Though Khan himself would not speculate on the dates for the fair, other sources said that it would be held in October.

Prior to the fair, secretaries of the commerce ministries of the two countries would meet to thrash out outstanding issues, Khan added.

Pakistani officials are gung-ho about promoting official trade with India and divert what has been going on unofficially into official trade. The official trade is only a fraction of the volume of unofficial trade, which is worth over a billion dollars.

Khan was hopeful that the on-going political détente between India and Pakistan would help improve economic ties between them.

“The current state of Pakistan-India relations is sound. India believes that a stable Pakistan is the best option for it. There will be a spill-over into India if Pakistan is unstable,” Khan said.

“Increased trade links will help forge political understanding,” added Muhemmed Aejaz, economic counsellor at the Pakistani embassy in Colombo.

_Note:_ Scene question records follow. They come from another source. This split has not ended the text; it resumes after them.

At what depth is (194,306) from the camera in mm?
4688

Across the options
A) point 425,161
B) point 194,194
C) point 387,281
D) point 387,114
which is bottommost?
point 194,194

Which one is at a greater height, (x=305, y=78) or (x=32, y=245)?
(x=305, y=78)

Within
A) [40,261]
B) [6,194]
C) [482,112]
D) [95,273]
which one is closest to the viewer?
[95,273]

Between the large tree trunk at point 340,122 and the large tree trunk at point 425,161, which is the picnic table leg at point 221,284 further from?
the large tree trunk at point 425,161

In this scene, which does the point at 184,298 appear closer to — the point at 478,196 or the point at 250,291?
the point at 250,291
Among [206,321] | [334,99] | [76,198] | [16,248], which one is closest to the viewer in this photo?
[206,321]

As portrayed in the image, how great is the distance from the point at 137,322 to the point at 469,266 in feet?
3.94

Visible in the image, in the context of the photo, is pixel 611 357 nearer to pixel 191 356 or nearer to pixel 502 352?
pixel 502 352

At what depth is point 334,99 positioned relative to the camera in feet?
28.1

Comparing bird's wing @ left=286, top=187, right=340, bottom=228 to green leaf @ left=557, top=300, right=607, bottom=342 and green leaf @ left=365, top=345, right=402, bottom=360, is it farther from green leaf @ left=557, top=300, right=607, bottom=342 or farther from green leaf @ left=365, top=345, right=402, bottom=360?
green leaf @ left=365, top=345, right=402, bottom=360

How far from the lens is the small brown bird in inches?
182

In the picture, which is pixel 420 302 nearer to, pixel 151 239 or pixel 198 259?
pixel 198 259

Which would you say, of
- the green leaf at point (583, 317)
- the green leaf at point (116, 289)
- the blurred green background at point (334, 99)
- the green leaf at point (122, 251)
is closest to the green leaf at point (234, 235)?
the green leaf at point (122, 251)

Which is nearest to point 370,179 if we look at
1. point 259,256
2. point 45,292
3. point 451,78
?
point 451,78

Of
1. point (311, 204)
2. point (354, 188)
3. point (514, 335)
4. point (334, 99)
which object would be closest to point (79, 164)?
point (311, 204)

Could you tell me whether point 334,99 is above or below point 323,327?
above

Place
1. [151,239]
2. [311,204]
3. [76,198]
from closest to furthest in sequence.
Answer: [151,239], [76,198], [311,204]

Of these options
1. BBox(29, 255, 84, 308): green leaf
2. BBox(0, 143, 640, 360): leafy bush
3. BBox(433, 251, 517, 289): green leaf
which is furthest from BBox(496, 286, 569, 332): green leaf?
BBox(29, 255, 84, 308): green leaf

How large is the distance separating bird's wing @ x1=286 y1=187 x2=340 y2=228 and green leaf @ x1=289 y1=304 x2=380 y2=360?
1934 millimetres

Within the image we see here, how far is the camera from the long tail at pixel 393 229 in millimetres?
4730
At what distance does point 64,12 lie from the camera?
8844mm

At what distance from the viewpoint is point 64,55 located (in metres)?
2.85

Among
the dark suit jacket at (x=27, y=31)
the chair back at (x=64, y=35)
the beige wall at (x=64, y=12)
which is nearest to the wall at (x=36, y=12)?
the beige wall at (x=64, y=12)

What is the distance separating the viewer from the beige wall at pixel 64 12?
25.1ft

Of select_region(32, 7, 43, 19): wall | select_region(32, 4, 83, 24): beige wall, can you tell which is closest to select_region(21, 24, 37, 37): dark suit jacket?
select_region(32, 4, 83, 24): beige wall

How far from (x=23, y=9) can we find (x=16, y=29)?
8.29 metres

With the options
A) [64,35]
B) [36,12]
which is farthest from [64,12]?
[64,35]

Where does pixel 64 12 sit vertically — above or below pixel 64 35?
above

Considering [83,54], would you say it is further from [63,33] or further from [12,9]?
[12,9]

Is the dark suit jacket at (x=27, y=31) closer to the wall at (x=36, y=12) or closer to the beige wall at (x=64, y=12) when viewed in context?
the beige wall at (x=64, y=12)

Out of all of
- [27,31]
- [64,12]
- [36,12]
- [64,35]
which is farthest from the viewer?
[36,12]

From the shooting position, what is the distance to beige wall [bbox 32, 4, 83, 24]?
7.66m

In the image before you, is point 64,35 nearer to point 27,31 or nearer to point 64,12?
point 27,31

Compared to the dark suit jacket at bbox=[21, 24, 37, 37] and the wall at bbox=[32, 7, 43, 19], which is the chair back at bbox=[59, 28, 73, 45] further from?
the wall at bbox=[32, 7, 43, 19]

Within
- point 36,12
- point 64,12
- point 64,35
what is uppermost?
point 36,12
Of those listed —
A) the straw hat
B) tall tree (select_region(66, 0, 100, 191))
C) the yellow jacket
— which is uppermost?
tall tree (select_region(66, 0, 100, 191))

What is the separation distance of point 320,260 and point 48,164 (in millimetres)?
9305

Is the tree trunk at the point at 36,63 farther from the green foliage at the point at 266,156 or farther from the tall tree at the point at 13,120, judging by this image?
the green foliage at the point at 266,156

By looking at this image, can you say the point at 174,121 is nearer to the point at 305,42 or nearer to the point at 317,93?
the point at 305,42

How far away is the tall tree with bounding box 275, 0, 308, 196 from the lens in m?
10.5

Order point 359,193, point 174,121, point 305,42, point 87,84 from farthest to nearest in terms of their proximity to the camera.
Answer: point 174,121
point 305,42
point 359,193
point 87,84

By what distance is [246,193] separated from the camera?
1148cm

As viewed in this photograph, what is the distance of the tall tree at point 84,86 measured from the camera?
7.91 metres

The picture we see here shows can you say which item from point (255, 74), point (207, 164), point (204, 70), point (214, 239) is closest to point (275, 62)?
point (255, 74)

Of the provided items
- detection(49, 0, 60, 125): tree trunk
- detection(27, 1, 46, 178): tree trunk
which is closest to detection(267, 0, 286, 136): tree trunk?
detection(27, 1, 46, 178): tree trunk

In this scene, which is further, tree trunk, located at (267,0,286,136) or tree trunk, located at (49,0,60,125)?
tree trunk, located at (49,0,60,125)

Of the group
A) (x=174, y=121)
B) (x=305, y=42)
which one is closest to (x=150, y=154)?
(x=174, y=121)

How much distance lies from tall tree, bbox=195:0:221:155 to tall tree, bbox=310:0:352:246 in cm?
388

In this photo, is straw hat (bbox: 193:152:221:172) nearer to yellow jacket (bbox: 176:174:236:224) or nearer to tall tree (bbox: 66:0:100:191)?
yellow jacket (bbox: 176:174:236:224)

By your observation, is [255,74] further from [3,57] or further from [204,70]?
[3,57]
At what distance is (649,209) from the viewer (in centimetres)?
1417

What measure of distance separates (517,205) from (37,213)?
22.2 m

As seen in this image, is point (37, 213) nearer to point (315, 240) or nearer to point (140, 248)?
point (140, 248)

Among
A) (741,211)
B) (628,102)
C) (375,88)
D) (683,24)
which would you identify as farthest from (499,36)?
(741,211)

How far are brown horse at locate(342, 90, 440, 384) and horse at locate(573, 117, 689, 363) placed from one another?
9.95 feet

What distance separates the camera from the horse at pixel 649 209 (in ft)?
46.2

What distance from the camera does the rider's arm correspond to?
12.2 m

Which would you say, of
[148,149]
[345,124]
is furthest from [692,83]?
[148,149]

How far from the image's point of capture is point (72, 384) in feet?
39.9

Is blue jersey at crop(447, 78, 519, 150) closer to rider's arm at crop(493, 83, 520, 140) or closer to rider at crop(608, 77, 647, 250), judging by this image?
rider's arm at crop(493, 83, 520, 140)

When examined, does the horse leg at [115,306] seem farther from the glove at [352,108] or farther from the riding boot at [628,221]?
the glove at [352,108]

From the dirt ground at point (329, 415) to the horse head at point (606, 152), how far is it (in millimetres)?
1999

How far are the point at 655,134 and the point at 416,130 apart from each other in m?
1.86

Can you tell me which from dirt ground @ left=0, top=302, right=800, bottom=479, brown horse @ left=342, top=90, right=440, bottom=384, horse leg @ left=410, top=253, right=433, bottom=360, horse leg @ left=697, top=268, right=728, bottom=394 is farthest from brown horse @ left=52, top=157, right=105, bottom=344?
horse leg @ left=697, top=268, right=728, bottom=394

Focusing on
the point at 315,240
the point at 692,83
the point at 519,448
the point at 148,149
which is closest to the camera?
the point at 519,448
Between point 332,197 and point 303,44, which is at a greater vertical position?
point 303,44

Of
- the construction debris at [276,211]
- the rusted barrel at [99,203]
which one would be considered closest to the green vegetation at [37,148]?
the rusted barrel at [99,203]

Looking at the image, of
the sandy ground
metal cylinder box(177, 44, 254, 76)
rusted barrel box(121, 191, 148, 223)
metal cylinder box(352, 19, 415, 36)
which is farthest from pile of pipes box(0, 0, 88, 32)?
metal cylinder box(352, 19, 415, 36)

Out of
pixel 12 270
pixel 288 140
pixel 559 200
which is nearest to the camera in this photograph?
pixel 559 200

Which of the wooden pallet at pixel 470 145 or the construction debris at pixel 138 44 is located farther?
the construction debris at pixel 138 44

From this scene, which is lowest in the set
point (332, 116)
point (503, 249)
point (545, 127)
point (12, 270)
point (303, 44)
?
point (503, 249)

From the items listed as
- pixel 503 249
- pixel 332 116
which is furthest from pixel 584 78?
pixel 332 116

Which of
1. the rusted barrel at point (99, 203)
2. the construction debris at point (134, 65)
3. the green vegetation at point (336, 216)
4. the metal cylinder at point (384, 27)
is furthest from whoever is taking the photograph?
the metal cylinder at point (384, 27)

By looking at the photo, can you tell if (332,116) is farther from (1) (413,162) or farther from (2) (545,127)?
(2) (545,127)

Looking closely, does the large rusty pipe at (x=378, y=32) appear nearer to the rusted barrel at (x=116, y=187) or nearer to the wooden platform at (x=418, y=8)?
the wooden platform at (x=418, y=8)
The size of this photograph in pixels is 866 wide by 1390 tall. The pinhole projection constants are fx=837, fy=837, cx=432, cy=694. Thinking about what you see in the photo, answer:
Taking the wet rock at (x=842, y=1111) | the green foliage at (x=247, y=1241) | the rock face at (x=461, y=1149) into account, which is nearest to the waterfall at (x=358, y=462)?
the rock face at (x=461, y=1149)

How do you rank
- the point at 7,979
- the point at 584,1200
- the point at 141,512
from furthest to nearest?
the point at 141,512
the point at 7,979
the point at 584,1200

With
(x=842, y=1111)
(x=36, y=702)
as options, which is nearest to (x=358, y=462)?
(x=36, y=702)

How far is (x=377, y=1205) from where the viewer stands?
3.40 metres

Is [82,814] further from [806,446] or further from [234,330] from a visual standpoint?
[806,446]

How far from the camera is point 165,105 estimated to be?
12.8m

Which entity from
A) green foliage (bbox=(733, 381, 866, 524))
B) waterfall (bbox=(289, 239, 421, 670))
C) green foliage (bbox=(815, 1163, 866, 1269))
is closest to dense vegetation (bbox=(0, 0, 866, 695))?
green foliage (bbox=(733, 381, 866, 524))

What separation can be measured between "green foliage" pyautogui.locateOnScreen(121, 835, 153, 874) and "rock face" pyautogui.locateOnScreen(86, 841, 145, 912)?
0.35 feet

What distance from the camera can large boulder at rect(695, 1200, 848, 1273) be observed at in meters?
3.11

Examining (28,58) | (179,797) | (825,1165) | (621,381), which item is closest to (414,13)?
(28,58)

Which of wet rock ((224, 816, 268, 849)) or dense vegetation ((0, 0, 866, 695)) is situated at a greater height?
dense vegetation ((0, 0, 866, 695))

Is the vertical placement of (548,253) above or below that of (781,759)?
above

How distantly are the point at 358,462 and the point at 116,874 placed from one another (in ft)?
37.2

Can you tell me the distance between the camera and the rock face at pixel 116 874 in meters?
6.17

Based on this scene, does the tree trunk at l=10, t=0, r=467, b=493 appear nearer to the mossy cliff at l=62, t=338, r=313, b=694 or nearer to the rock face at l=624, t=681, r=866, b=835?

Aejaz said that it was time India and Pakistan thought in terms of promoting trilateral India-Pakistan-Sri Lanka trade, making use of the ties forged by the free trade agreements (FTAs) which had been entered into by India and Pakistan with Sri Lanka, separately.

“The FTAs entered into by Pakistan and India with Sri Lanka, albeit individually, have opened up possibilities for trilateral trade,” he said.

“Pakistan and Sri Lanka should not trade without taking India as the centre,” Aejaz suggested.

Sri Lanka and Pakistan entered into an FTA in 2002, which became operational in 2005. The current trade between the two countries is small, $270 million annually.

“But it could grow as the on-going exhibition shows,” Aejaz said.

“Almost all the Pakistani companies taking part in the exhibition here have entered into deals with Sri Lankan parties,” he added.

“But Pakistani traders are still not aware of the potential of the FTA with Sri Lanka though, thanks to the FTA, the two way trade had gone up from $130 million in 2005 to $270 million in 2007,” he said.

Asked about Pakistan’s denial of most favoured nation (MFN) treatment to India, Aejaz said MFN status could not be given to India while the basic political issue of Kashmir remains unsolved.

But Khan believes the problem lies elsewhere. Pakistan’s complaint was that India had put up many non-trade barriers, he said.